Aim of the exercise: Convert the listing below into a JSON list of strings, one string per line, omitting blank lines and leaving the pictures out.

┄┄┄┄┄┄

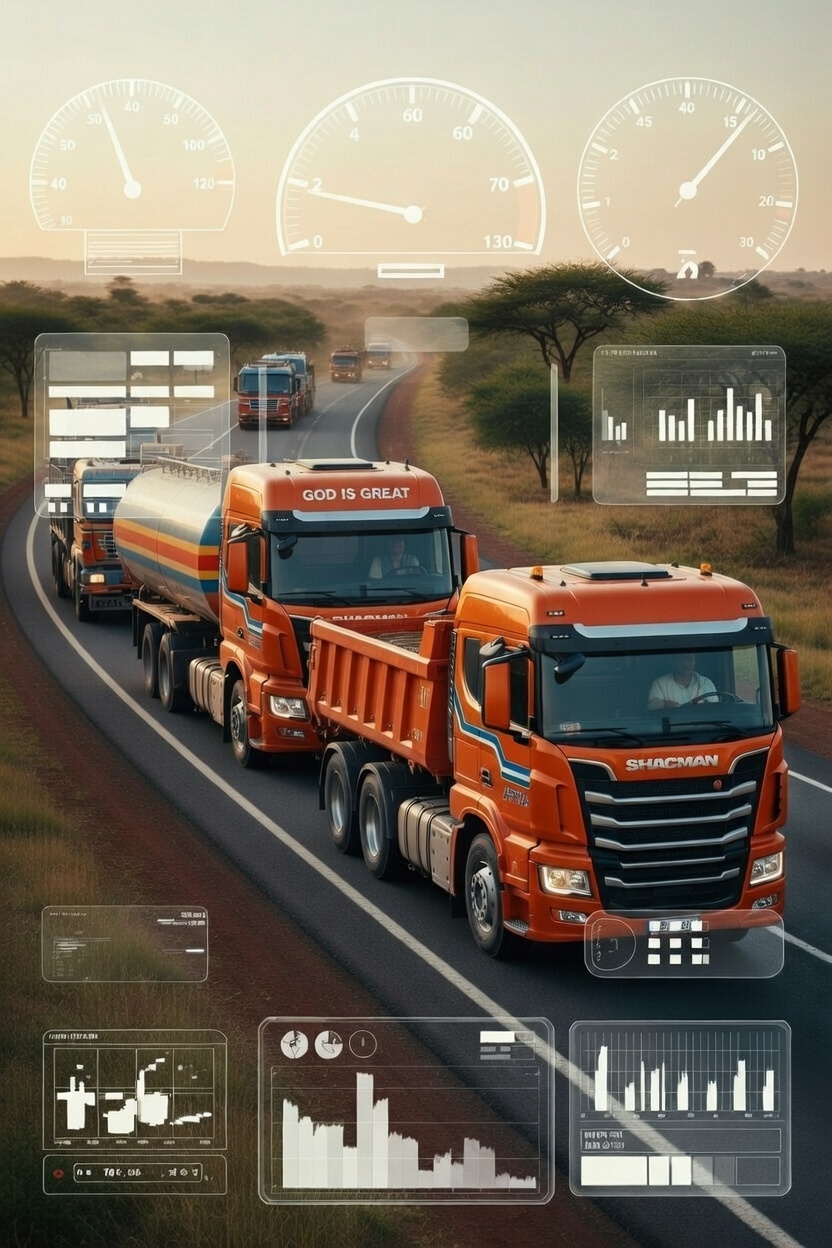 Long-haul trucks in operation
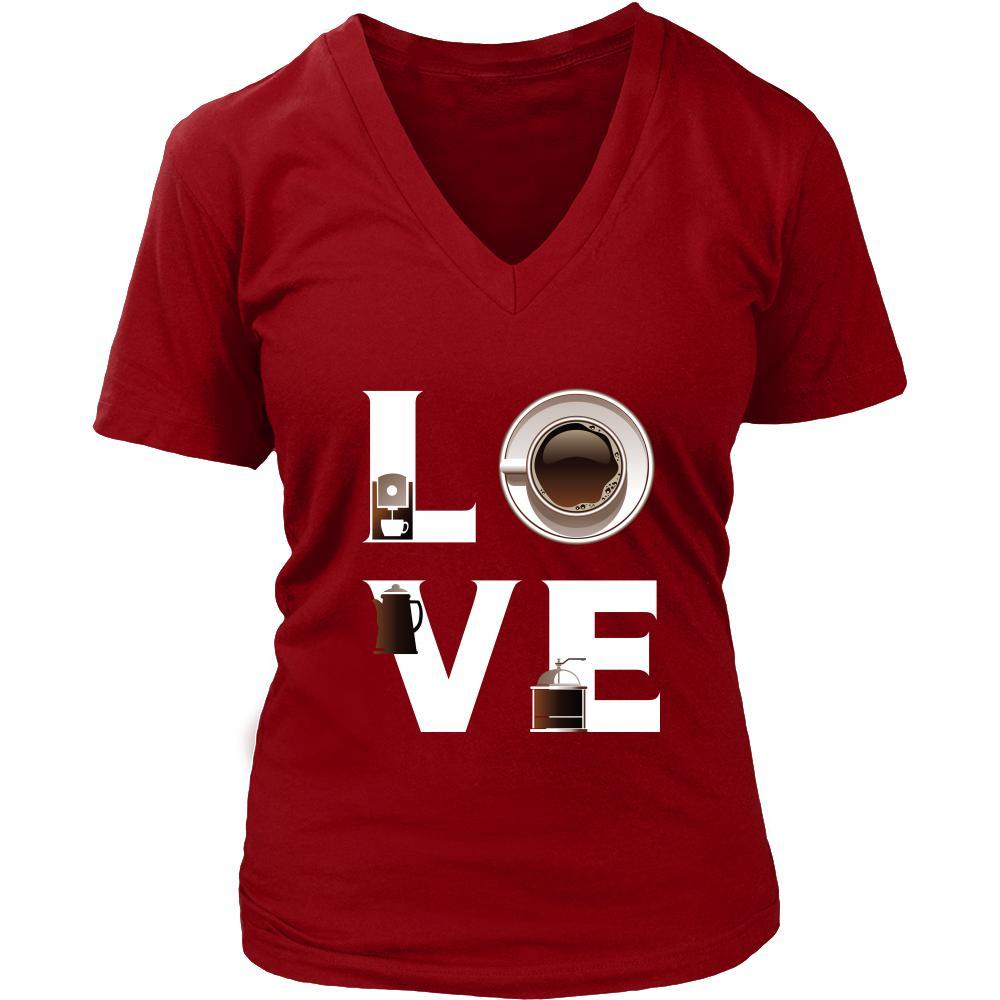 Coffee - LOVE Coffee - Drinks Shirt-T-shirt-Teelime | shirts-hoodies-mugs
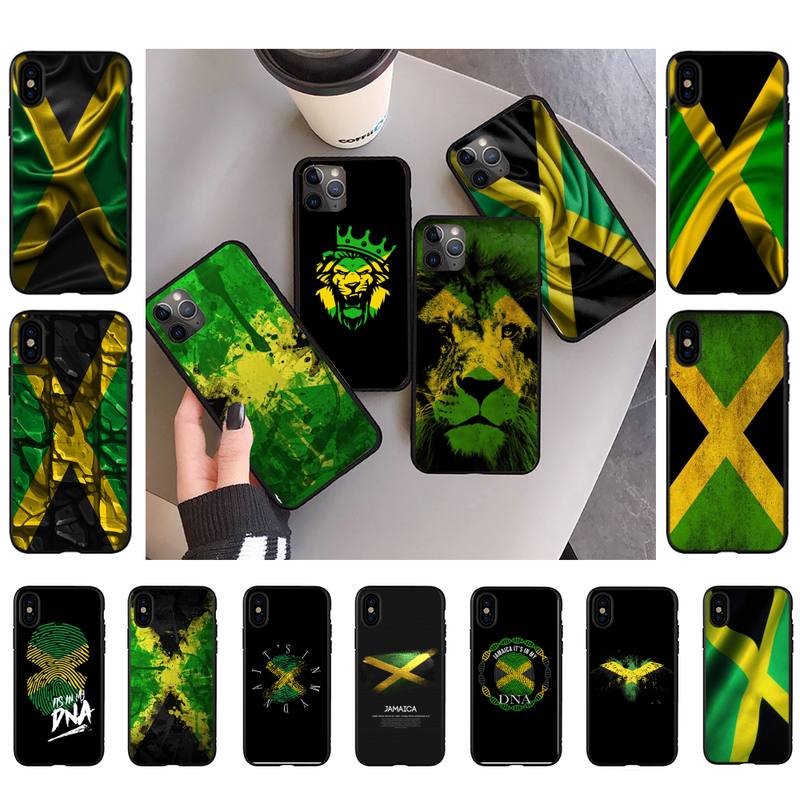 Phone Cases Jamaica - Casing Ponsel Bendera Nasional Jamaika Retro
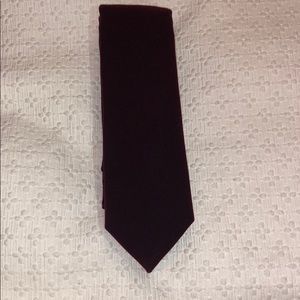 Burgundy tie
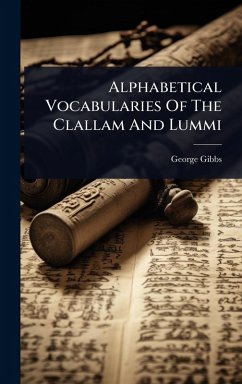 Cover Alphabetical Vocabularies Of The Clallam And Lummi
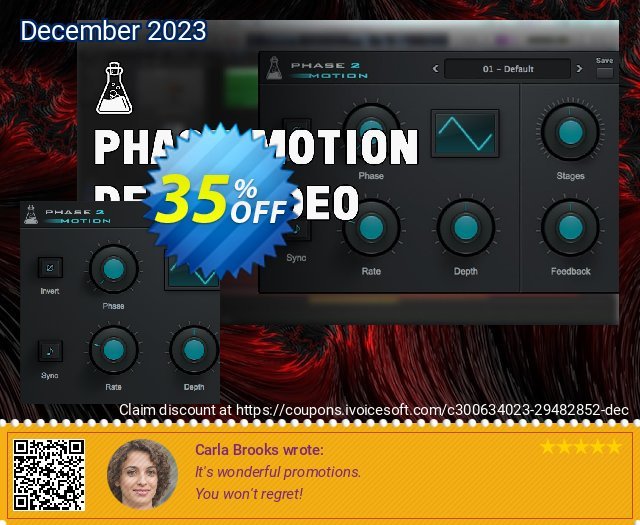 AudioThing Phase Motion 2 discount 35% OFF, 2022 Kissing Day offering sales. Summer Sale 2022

┄┄┄┄┄┄

Solved problem:
[
  " Long-haul trucks in operation",
  " Coffee - LOVE Coffee - Drinks Shirt-T-shirt-Teelime | shirts-hoodies-mugs",
  " Phone Cases Jamaica - Casing Ponsel Bendera Nasional Jamaika Retro",
  " Burgundy tie",
  " Cover Alphabetical Vocabularies Of The Clallam And Lummi",
  " AudioThing Phase Motion 2 discount 35% OFF, 2022 Kissing Day offering sales. Summer Sale 2022"
]